TASK DETAILS: This task asks for the lines from the one with "Kendra Turquoise Belt" to the final line below, repeated exactly, with pictures omitted.

----------

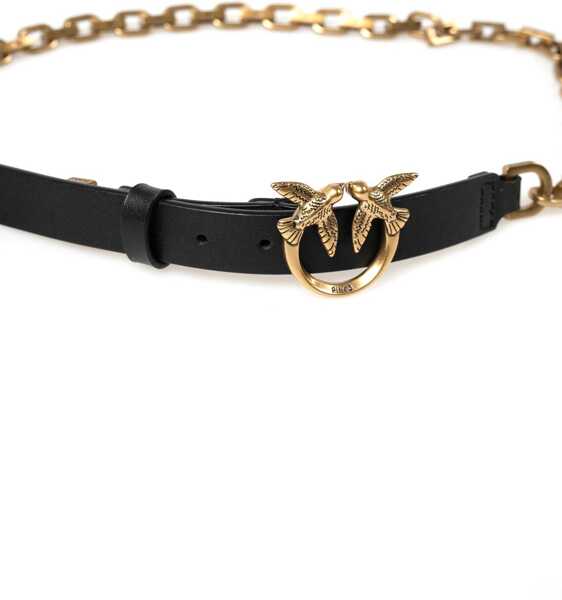 Curele Pinko Love Day Belt Simply H2 1H20XE Czarny Femei (BM 18302137) 3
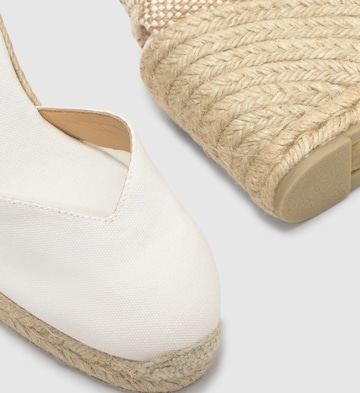 Espadrilles 'Chiara' Castañer en blanc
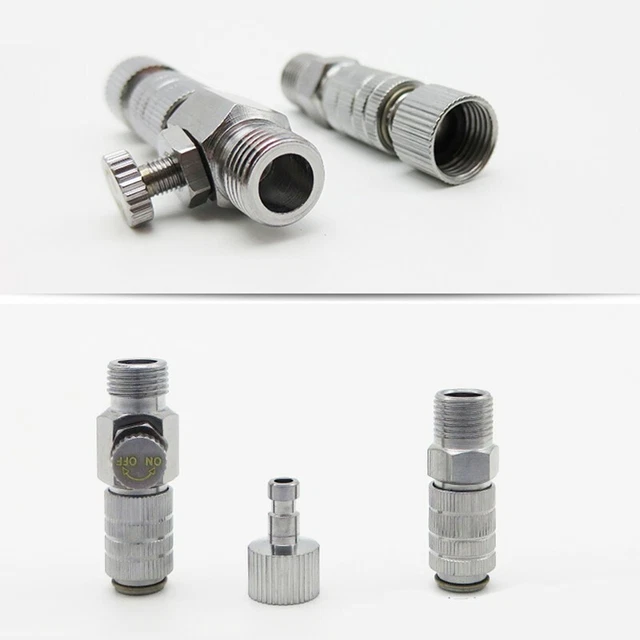 Buchse Schnell Anschluss Montage Set Teil Praktische Werkzeug 1/8 Stecker Hot 11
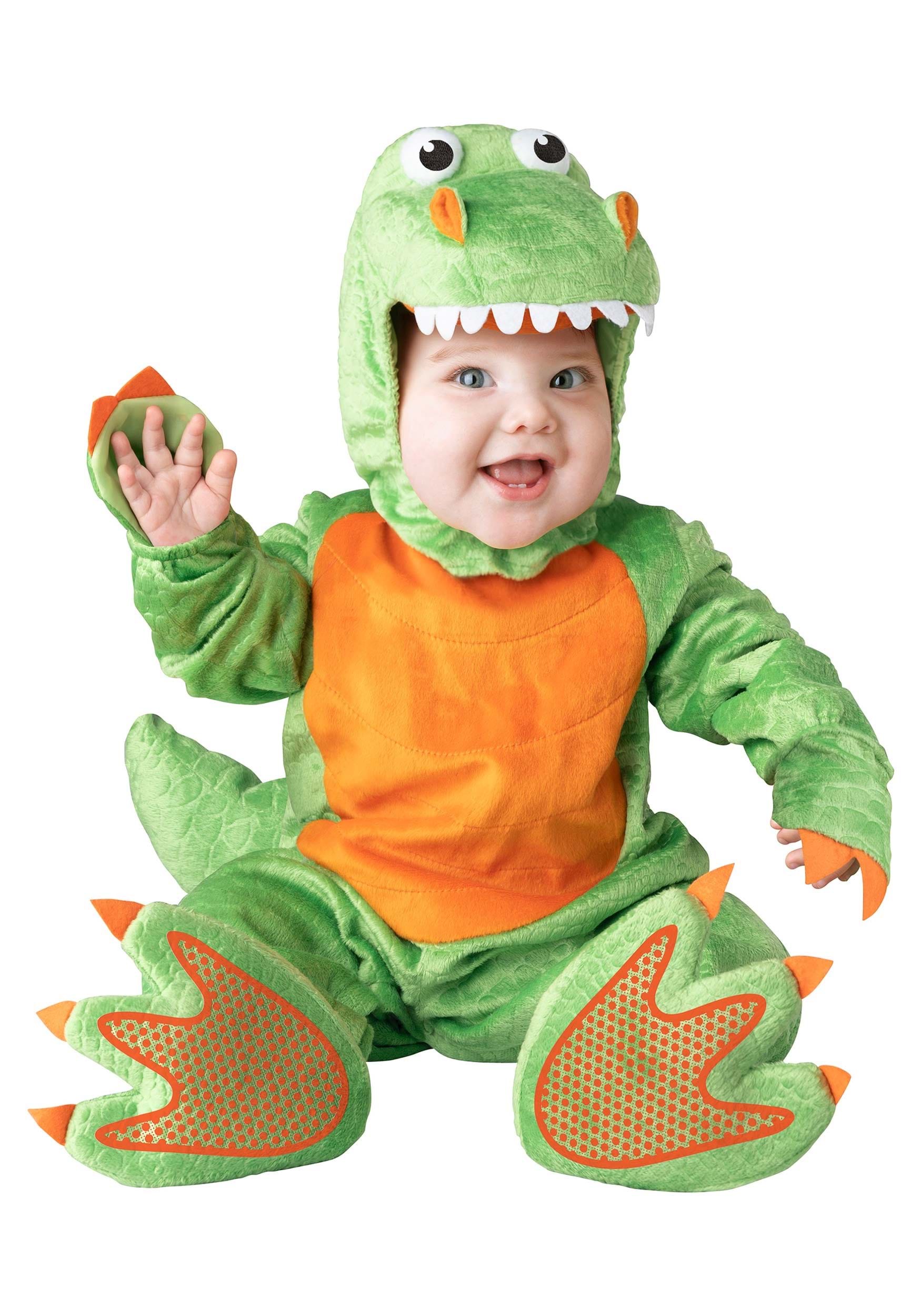 Tiny t-rex disfraz para bebés Multicolor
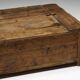 Table basse en chêne rustique vernaculaire, France, 20e siècle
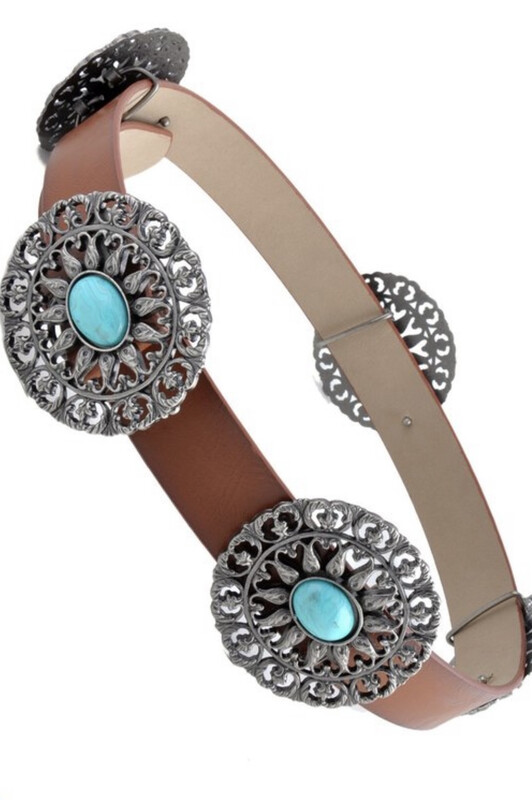 Kendra Turquoise Belt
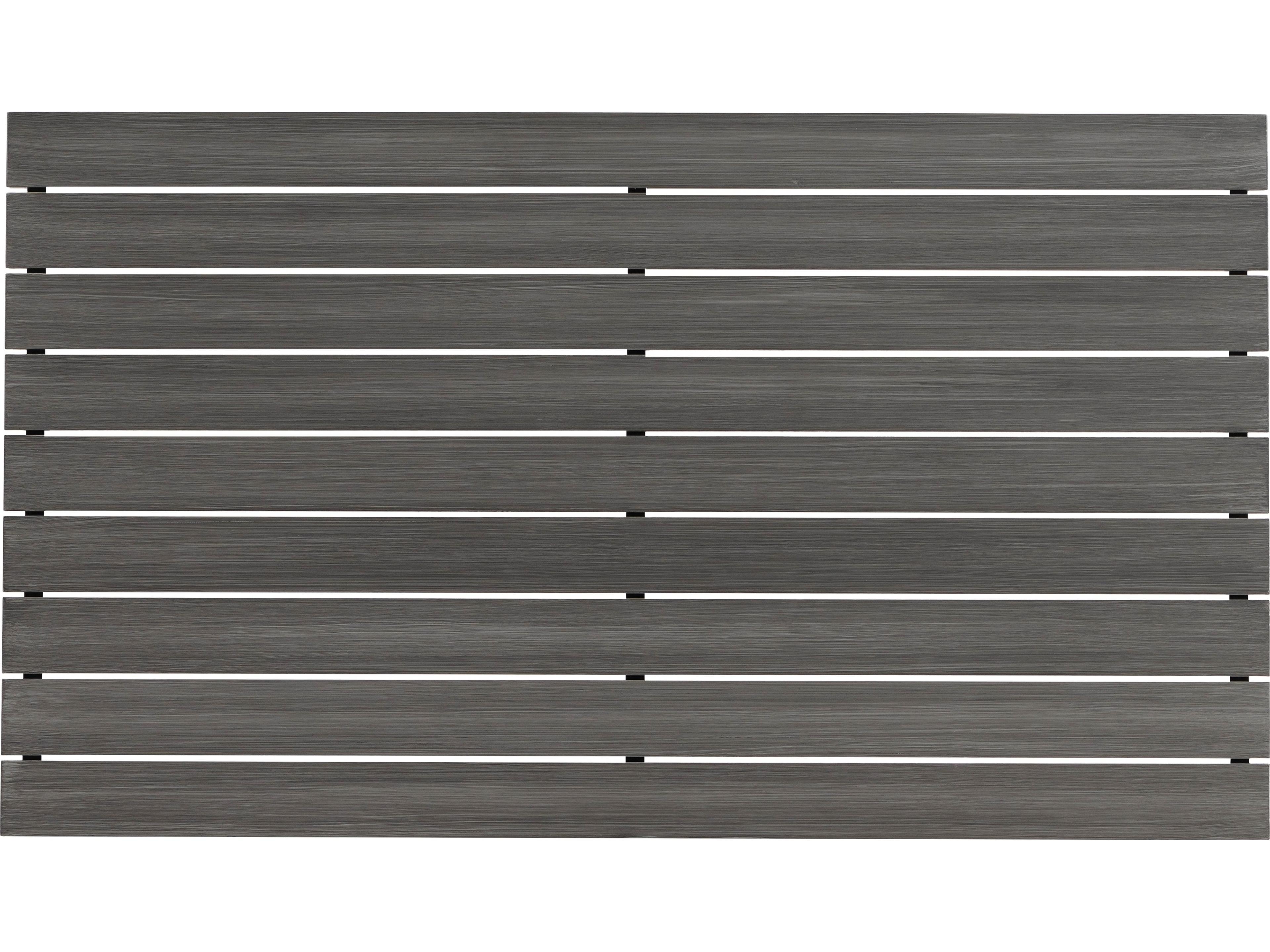 Ratana Mission Hill Aluminum Rectangular Coffee Table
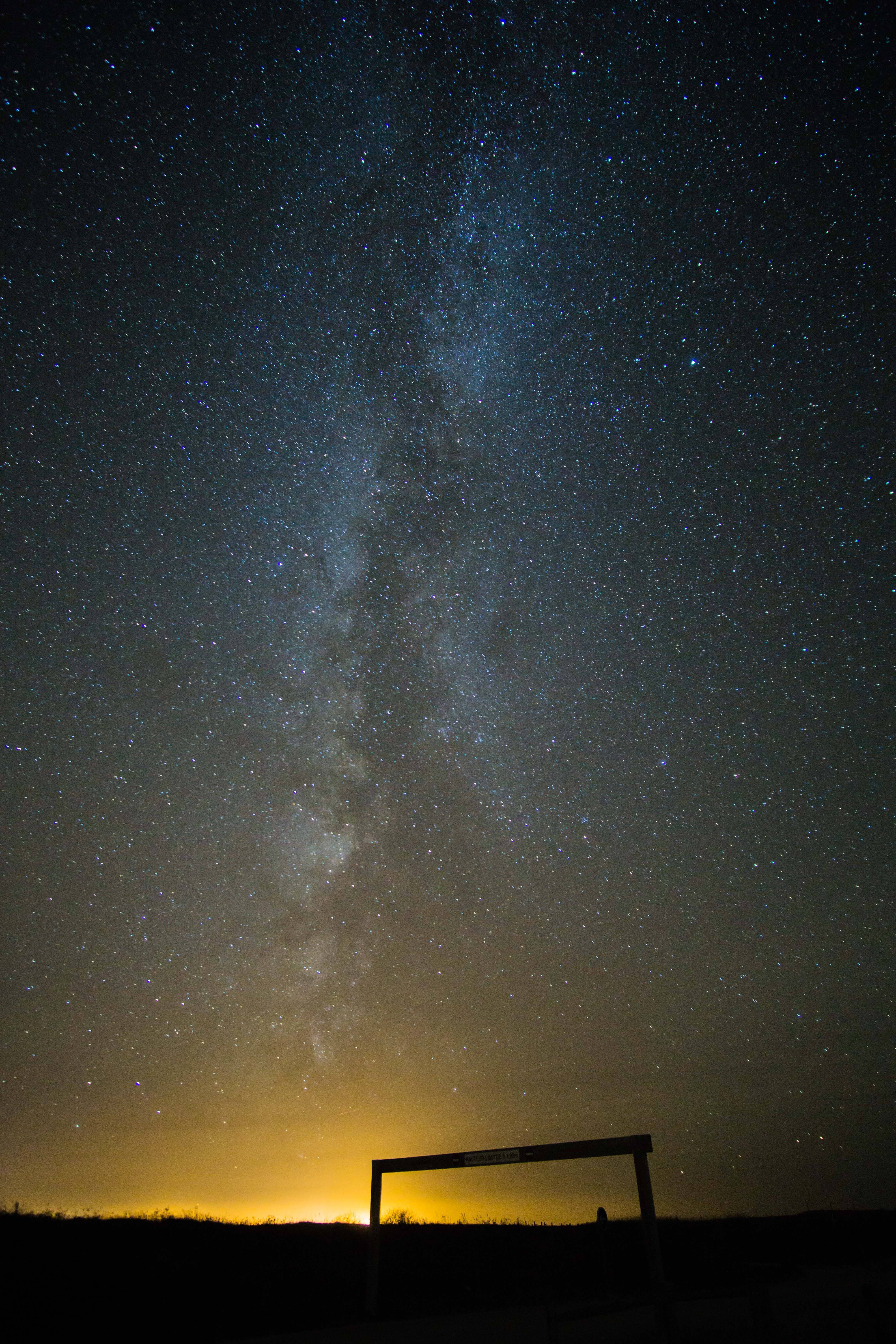 Sun Set Milky Way, Milky Way, starry night sky, 5K Phone Wallpaper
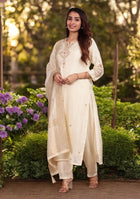 Ivory glow Zardozi Suit Set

----------

WRITTEN ANSWER:
 Kendra Turquoise Belt
 Ratana Mission Hill Aluminum Rectangular Coffee Table
 Sun Set Milky Way, Milky Way, starry night sky, 5K Phone Wallpaper
 Ivory glow Zardozi Suit Set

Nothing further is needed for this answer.